Ziv also notes that NLU is being used to help detect and understand differences in communications unique to different channels. All caps in a text message could mean anger or urgency, or it might just be that someone accidently pushed the caps lock button. Natural language processing and understanding can look at the text and the context within the message to determine the correct meaning. Similarly, pauses or shouting in a voice message can have different meanings. One customer might be yelling because he’s angry; another customer might just be hard of hearing.
NLUS SERVES AS A FRAUD DETECTION AID
Besides aiding with self-service and agent-assisted customer interactions, some companies are turning to natural language technology to help detect fraudulent customer interactions, according to Sean Drummy, senior director of product management at Vee24, a provider of AI-enabled customer engagement systems.
This has been particularly true of retailers that ship larger items, such as furniture.
“Natural language understanding helps you detect an outlier for really any purpose,” Drummy explains. “You could similarly utilize natural language understanding to identify markers of a conversation where this individual may be trying to do something fraudulent.”
Conversations with a fraudster tend to have certain tell-tale signs, which NLU can recognize and flag, Drummy adds. If, for example, certain payment apps are commonly used by fraudsters trying to convince someone to send them money. NLU can flag when those apps are mentioned in an interaction.
“Generally, the strategies employed by these people all have the same tact,” Drummy explains further. “So anytime you’ve got a pattern that you can establish using NLU, you’re cooking with gas with regards to detecting fraud.”
LOOKING AHEAD FOR NLU IN CUSTOMER SERVICE
Half of all businesses today have already adopted applications powered by NLU or are planning to adopt them in the next 12 months, according to Agrawal. “In terms of growth of NLU for customer service, this is going to just accelerate digital transformation.”
Additionally, the IBM Global AI Adoption Index 2021 noted that “increasing the level of adoption for NLU/NLP technology in the future will hinge upon how businesses make use of new tools that automate many of the common barriers to entry—for instance, lowering the requisite skill set for training and deploying language models.”
The IBM report also noted the top five barriers to entry for natural language technology:
- the high cost (29 percent);
- the amount of training required (26 percent);
- difficulty keeping the technology up to date (24 percent);
- complexity of use (22 percent); and
- a lack of the requisite skill set within an organization (22 percent).

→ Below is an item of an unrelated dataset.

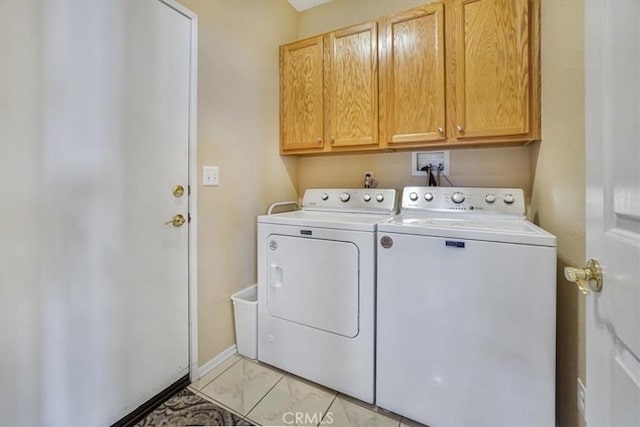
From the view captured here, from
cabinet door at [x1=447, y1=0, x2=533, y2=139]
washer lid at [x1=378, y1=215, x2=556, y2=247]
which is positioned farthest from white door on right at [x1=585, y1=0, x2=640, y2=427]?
cabinet door at [x1=447, y1=0, x2=533, y2=139]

Cost was cited as the greatest barrier to adoption in the United States, Latin America, and Europe; however, training requirements are a greater barrier in India, while complexities and lack of customization are barriers in China, according to the report.
But Nuance’s Reeve expects NLU to further evolve as companies continue to train it with conversations gathered across channels.
“The way that we speak, the way that we type, the way we talk to Alexa versus a phone-based IVR are all different,” he explains. “We’re going to start seeing organizations wanting to have a single team developing conversational experiences across all of the touchpoints that they have with their customers.”
And once that happens, there’s no telling where the technology will go.